[Start of TEXT TO READ]

Innovation doesn’t need to wait for a “unicorn event”

Published in

Vanguard Tech

10 min readNov 15, 2023

In many complex organizations, the road from innovation to execution can present a multifaceted challenge. While top-down initiatives from leadership are indispensable for shaping the future of the IT landscape, these initiatives can often face hurdles at the operational level, such as urgent security vulnerabilities, infrastructure provisioning delays, or service downtime. Additionally, the rapid pace of technological evolution creates a race against time before moving on to the next innovation in the pipeline.

At Vanguard, we believe in the addition of a bottom-up approach to innovation to accelerate the delivery of our highest value objectives. Who is better equipped to tackle the day-to-day issues slowing down teams than those on the front lines?

In this article, we will walk through an example of one project that grew from a local idea to enterprise-wide adoption. By examining the key cultural factors that facilitated this growth, we aim to shed light on how a “two-way street” approach to innovation can unlock immense organizational potential.

Iteration 0: The origin

Vanguard has been building microservices in AWS using serverless technologies such as Lambda and StepFunctions, and over time, our applications have become more distributed. While this transformation has increased development speed, one major challenge has been end-to-end testing. This was the case for our team that was developing a modern trading application in AWS. Our application’s architecture was distributed and consisted of a Step Function orchestrating several Lambdas that communicated with external webservices (see Figure 1). Due to local environment constraints, we were not able to run these distributed tests on our own machines, and the continuous integration pipeline could only test each artifact in isolation. The only option left was to deploy resources to the AWS region and test the data in the QA environments. This worked for a while, but it soon led to major issues:

Data scarcity: Quality data from external services was not abundant in the QA region.

[End of TEXT TO READ]
[Start of RECORDS SHOWN]

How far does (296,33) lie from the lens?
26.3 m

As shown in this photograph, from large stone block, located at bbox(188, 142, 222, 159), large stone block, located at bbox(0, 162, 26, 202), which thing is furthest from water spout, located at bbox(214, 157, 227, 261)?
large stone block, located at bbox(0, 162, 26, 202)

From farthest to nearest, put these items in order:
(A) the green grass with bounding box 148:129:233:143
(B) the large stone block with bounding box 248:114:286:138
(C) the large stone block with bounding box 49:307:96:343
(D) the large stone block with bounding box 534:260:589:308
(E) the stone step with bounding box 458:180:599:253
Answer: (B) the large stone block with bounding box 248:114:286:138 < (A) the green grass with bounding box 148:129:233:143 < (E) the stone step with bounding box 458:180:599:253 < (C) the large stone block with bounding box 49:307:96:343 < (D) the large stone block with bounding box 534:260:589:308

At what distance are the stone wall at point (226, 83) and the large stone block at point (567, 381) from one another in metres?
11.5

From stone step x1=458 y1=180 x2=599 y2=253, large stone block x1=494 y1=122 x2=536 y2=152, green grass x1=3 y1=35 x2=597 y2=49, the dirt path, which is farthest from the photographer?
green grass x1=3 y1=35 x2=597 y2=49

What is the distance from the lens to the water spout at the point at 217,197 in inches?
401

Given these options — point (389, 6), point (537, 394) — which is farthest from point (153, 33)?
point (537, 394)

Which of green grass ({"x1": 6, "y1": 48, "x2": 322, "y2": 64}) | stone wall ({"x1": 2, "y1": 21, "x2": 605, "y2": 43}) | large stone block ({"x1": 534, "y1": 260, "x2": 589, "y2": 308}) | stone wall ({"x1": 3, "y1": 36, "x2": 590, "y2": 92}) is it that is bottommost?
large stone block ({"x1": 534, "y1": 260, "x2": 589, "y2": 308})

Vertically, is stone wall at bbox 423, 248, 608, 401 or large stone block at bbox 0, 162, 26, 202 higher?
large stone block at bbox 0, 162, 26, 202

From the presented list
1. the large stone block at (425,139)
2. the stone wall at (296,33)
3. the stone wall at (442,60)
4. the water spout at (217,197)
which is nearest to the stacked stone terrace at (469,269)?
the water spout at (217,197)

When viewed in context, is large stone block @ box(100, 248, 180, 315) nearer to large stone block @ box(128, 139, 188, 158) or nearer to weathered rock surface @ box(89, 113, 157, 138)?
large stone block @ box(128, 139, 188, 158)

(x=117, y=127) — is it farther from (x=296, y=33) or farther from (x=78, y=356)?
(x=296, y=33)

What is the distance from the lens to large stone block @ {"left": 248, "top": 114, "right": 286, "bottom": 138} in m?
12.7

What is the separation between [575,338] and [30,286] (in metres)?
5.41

[End of RECORDS SHOWN]

● THE PROBLEM
Resume the article on bottom-up innovation and end-to-end testing of serverless applications, starting right after its last sentence. This material comes from a separate source and has no connection to the article.

● ANSWER
Destructive tests: Running tests called APIs that had side effects, such as changing mock balances or holdings, which could affect other tests.
Exact responses from dependencies: To test specific scenarios, such as what occurs when a trade executes for more than expected in the market, a specific set of responses from dependencies is needed. Given the QA region mimicked the market’s unpredictable price movement, it was nearly impossible to curate a specific scenario.
Dependency stability: Webservice dependencies in the QA region failed often with an unexpected issue such as a timeout error, 5xx status code, or an outage.

If any of the four issues occurred, a test failed. As you can begin to see with the figure below, the amount of failure points grows with each dependency, and therefore, the time taken to do even a small test suite grows exponentially.

Figure 1: Possible failures when manually testing the application.

Iteration 1: A coupled dependency system

After delivery speed had decreased to painful levels, the team was determined to find a solution. We decided we wanted to build a tool to simulate our dependencies, leaving the door open for future customizability with an in-house solution rather than using an existing industry tool. A more tenured member of the team coached us on how to advocate for funding. With a renewed sense of enthusiasm, we were able to gain support from our product owner and ultimately secured time to build it out.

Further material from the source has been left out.